During an unemployment update on Monday, Lt. Governor Jacqueline Coleman said the state is processing an unprecedented amount of claims and payments.
"We have processed twice as many claims since March 8 (than) we did in all of 2019," said Coleman. "Still today - we are averaging about 13,000 new claims being filed every day and about 25,000 phone calls coming into our offices every day."
Due to the increase in claims, some people have run into a frustrating situation as they try to apply for unemployment insurance. However, Coleman said there are things people may unintentionally be doing that could delay their payments.
The big problem is that some people are filing multiple claims, which Coleman said slows the process down.
"If you have applied for unemployment insurance, do not reapply and do not open another claim," said Coleman. "When you do that, it causes your claim and others to slow down and it causes payments to be delayed."
Coleman said a team will be going through duplicate claims to weed them out. This will help the unemployment system work quicker to help people.

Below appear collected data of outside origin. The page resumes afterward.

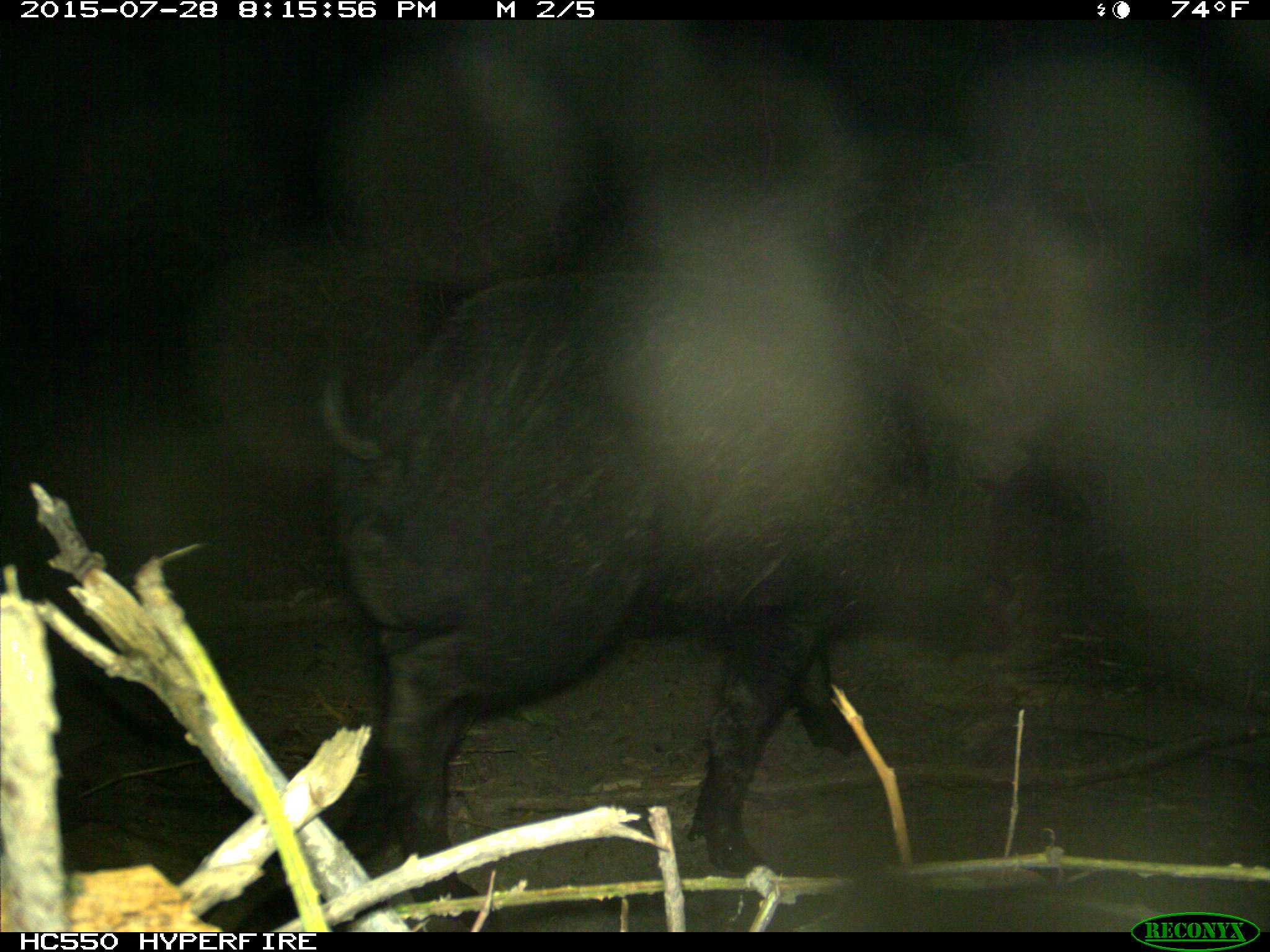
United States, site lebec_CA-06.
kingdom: Animalia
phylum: Chordata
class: Mammalia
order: Artiodactyla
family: Suidae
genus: Sus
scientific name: Sus scrofa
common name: wild boar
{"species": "Sus scrofa (wild boar)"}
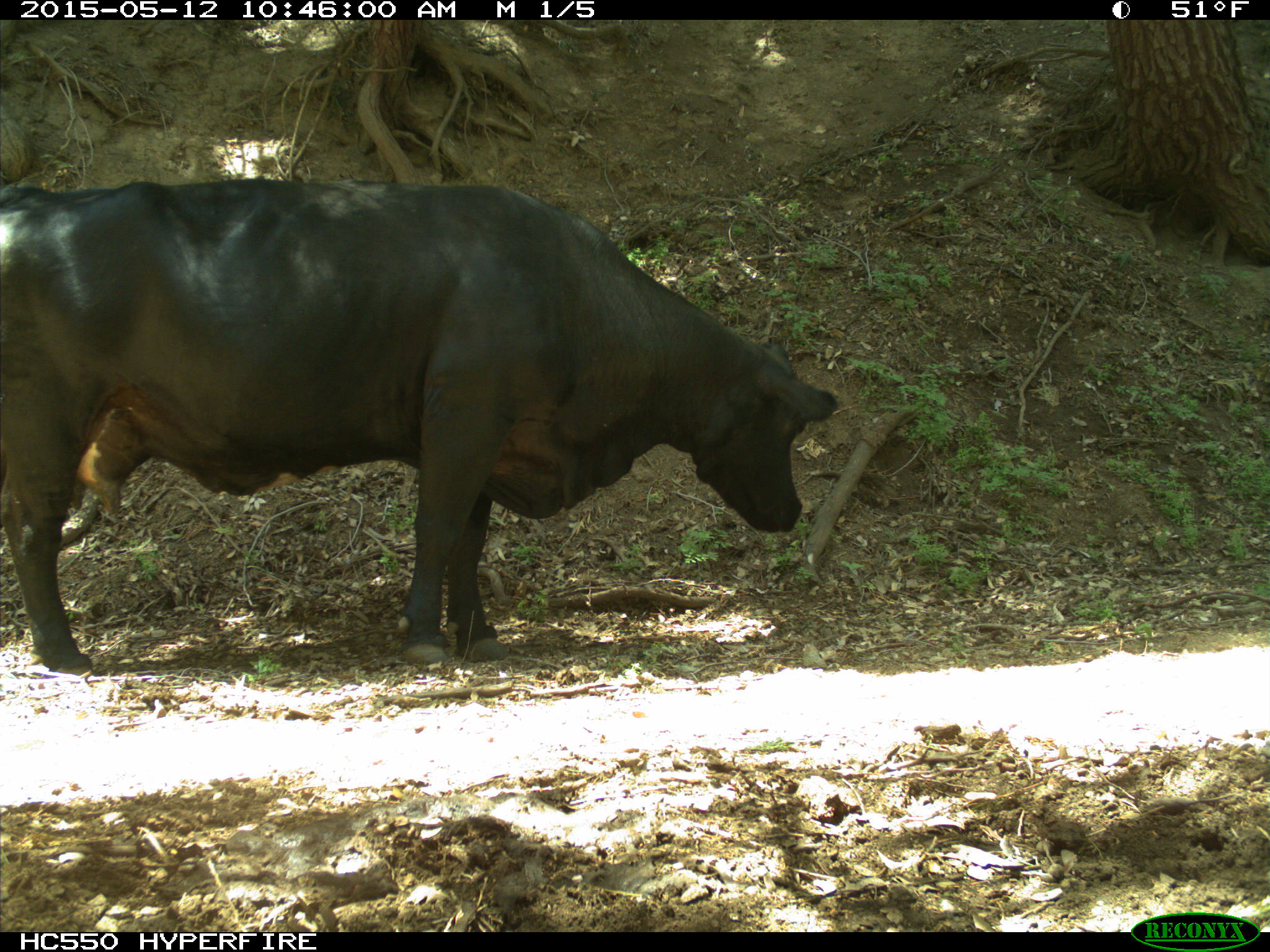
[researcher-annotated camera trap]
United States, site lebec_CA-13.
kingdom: Animalia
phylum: Chordata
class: Mammalia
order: Artiodactyla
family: Bovidae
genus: Bos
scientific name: Bos taurus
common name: domestic cow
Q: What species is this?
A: Bos taurus (domestic cow).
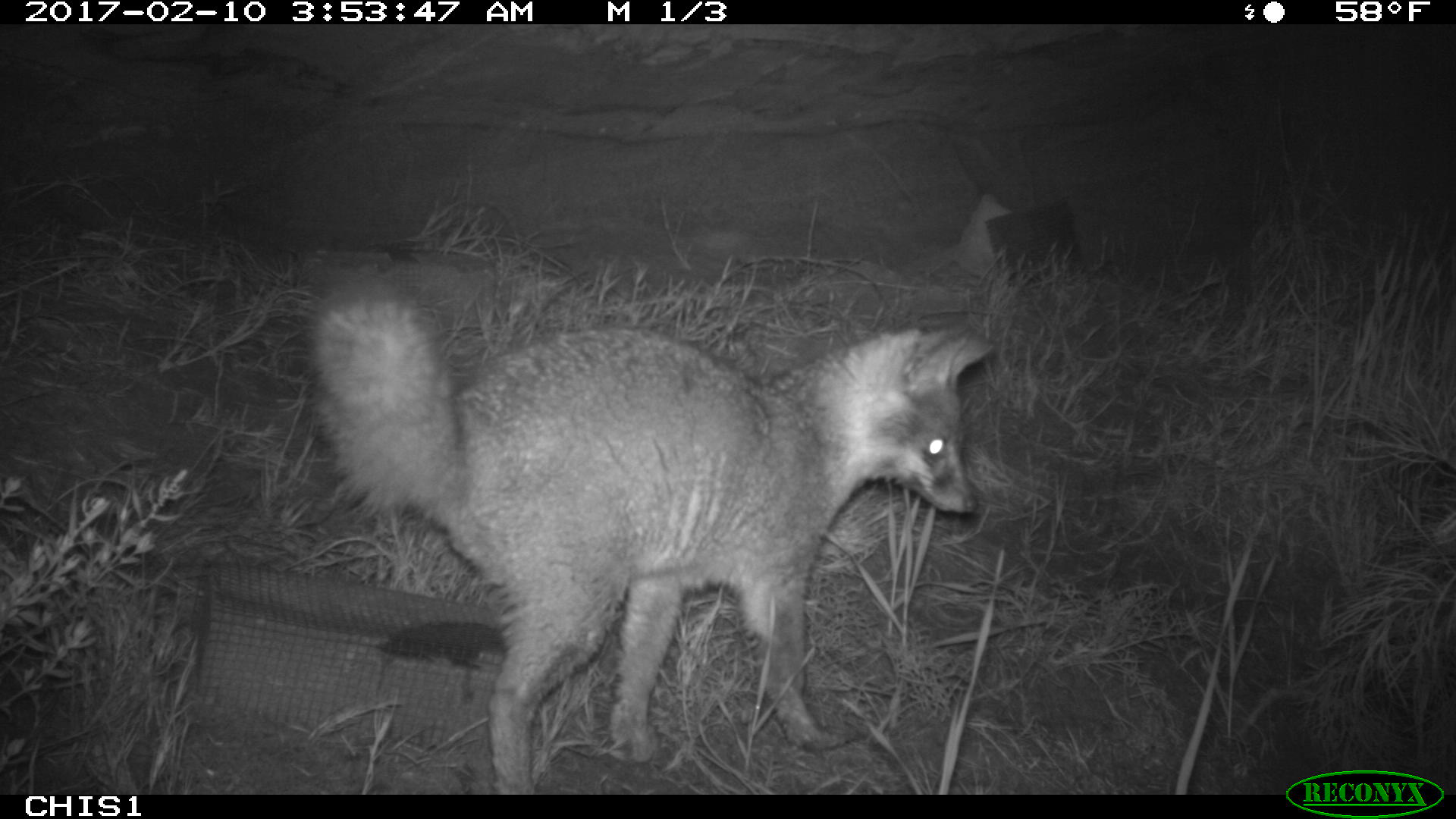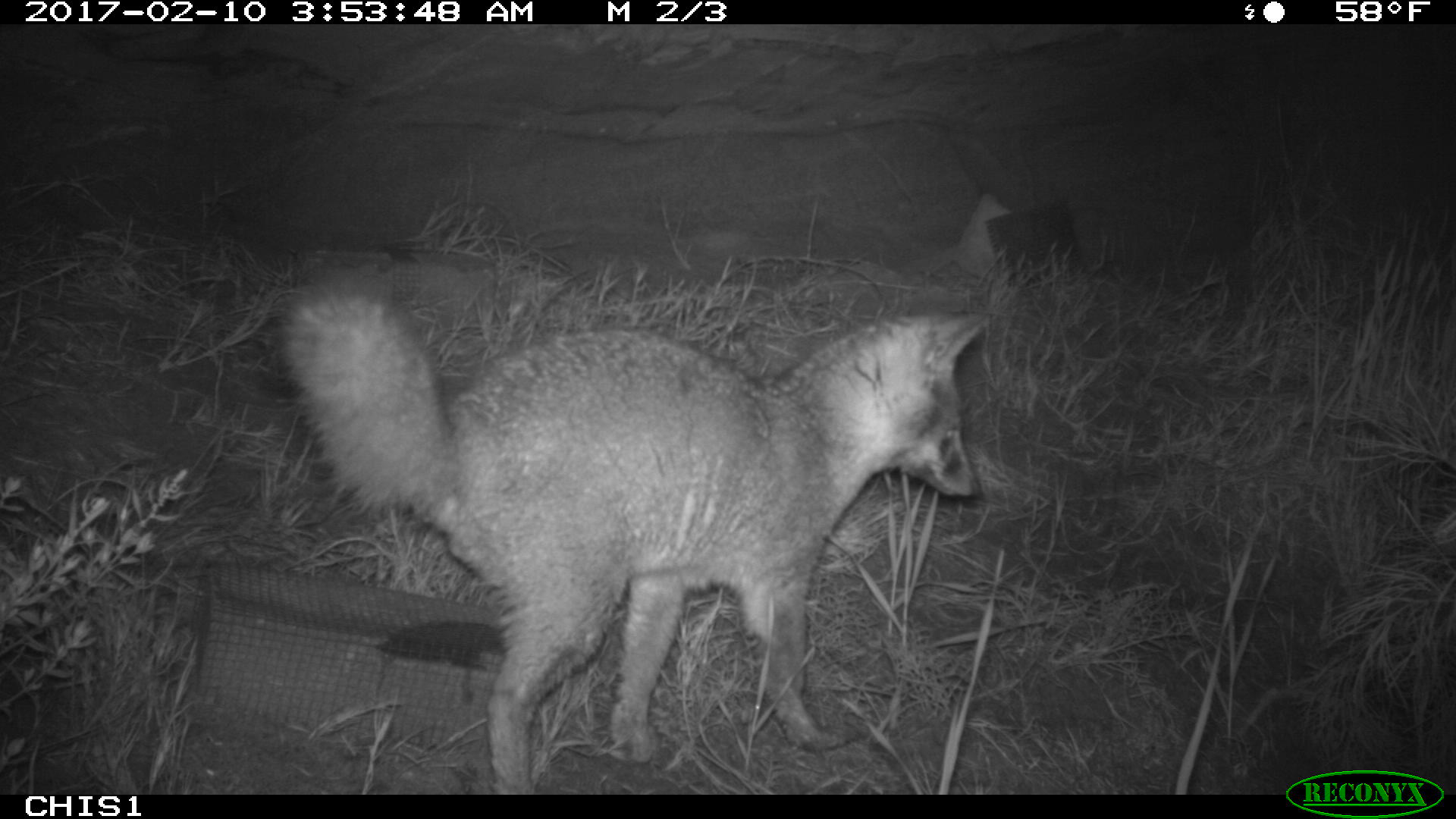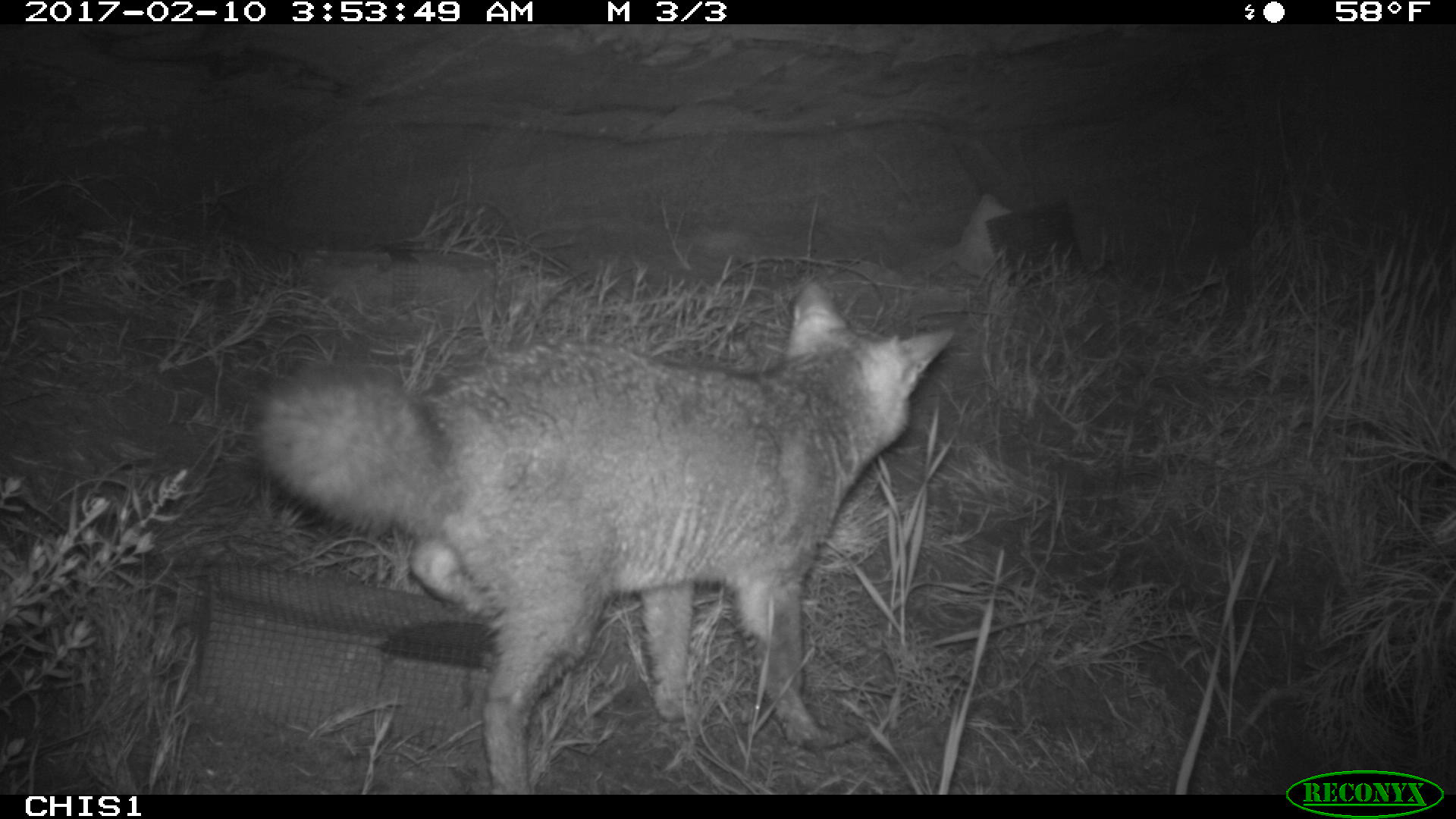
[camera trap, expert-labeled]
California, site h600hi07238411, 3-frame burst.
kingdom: Animalia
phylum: Chordata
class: Mammalia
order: Carnivora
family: Canidae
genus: Urocyon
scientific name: Urocyon littoralis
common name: island fox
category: fox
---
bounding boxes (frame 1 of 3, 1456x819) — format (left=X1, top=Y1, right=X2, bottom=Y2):
fox: (left=306, top=280, right=994, bottom=794)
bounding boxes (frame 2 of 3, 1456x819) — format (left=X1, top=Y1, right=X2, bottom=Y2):
fox: (left=279, top=275, right=990, bottom=793)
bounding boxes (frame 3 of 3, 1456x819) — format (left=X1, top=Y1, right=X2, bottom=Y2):
fox: (left=246, top=278, right=956, bottom=795)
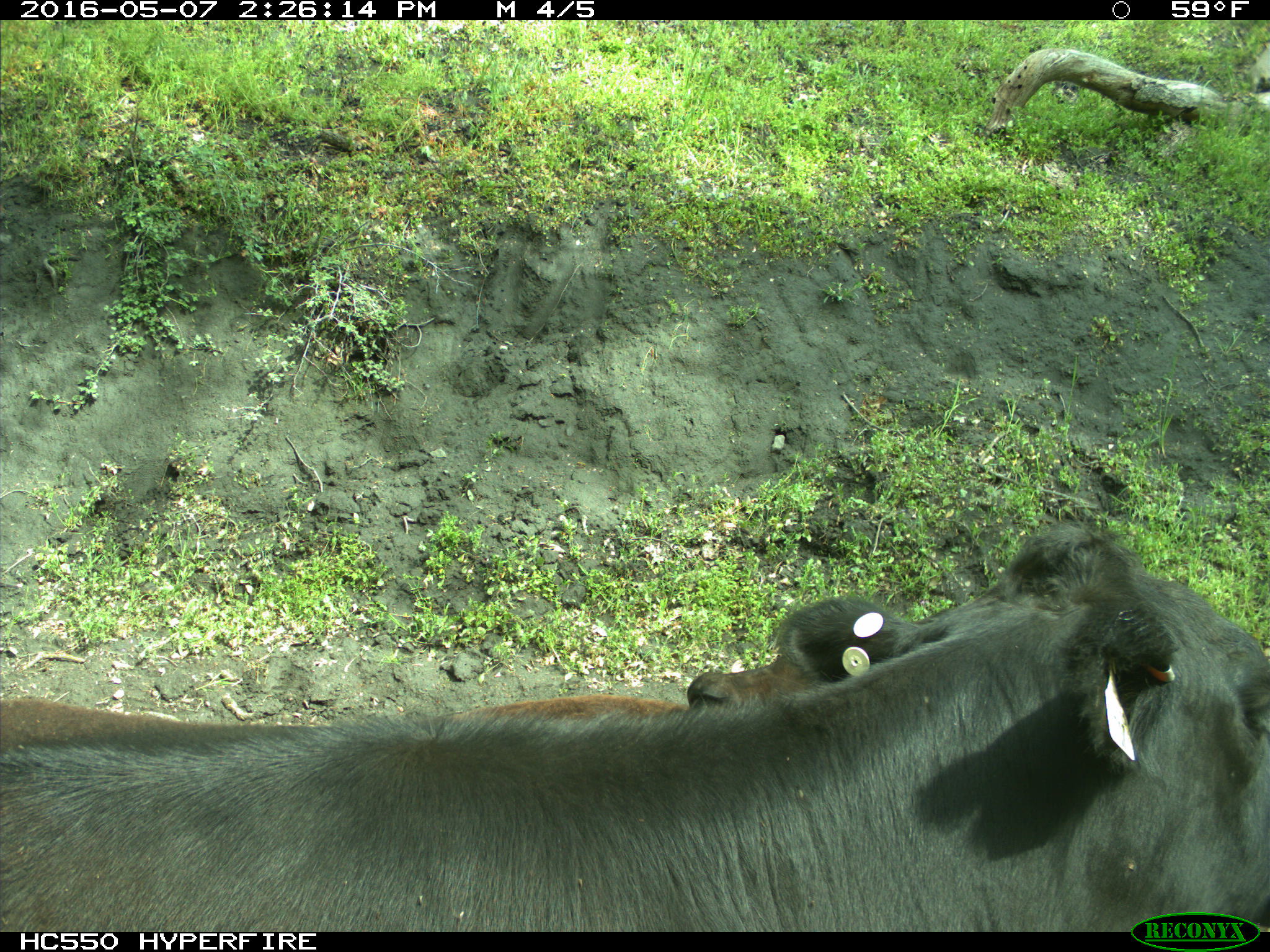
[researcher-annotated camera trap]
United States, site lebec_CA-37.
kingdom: Animalia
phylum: Chordata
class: Mammalia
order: Artiodactyla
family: Bovidae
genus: Bos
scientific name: Bos taurus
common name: domestic cow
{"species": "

However, she emphasized that people should not reapply or open another claim unless their benefits have expired.
"The only people who would need to apply for additional support are the people whose original benefits have expired," said Coleman. "So if that's the case, you can reapply. Otherwise, please do not because it will only slow it down for you and everyone else."
In addition, Coleman said there a couple of areas the unemployment office is working to improve this week.
"The first one is that we are reaching out to all of the folks who are past their two week period to receive payment. They are our number one focus this week in our offices," said Coleman. "And secondly, we are working to train an even larger number of folks for our UI staff, so we that can continue to handle those complex issues that keep coming in."
Coleman said more work needs to be done. However, she said progress has been made.
More than 1,000 people are now working in the call center, which has greatly improved the amount of phone calls being answered and it has reduced the wait time.
"While two weeks ago, we could only take on about 1,200 calls a day. As of this week, we are taking on 25,000 calls a day. We are able to actually take on those calls and answer them," said Coleman. "Our wait time went from two hours to six minutes. So we are working diligently to help as many people as we can."
Coleman said one of the most common questions coming into the call center has to do with payment timing. Since this is a concern for many people, the state has now set up an automated call system to update people through that process.
"A lot of the questions that are coming in are 'when can I expect my payment?" said Coleman. "So what we've done is set up an automated call system that will update you on when you can expect your payment, so that those folks don't have to continue to call to ask that question. We made about 6,000 of those calls this week."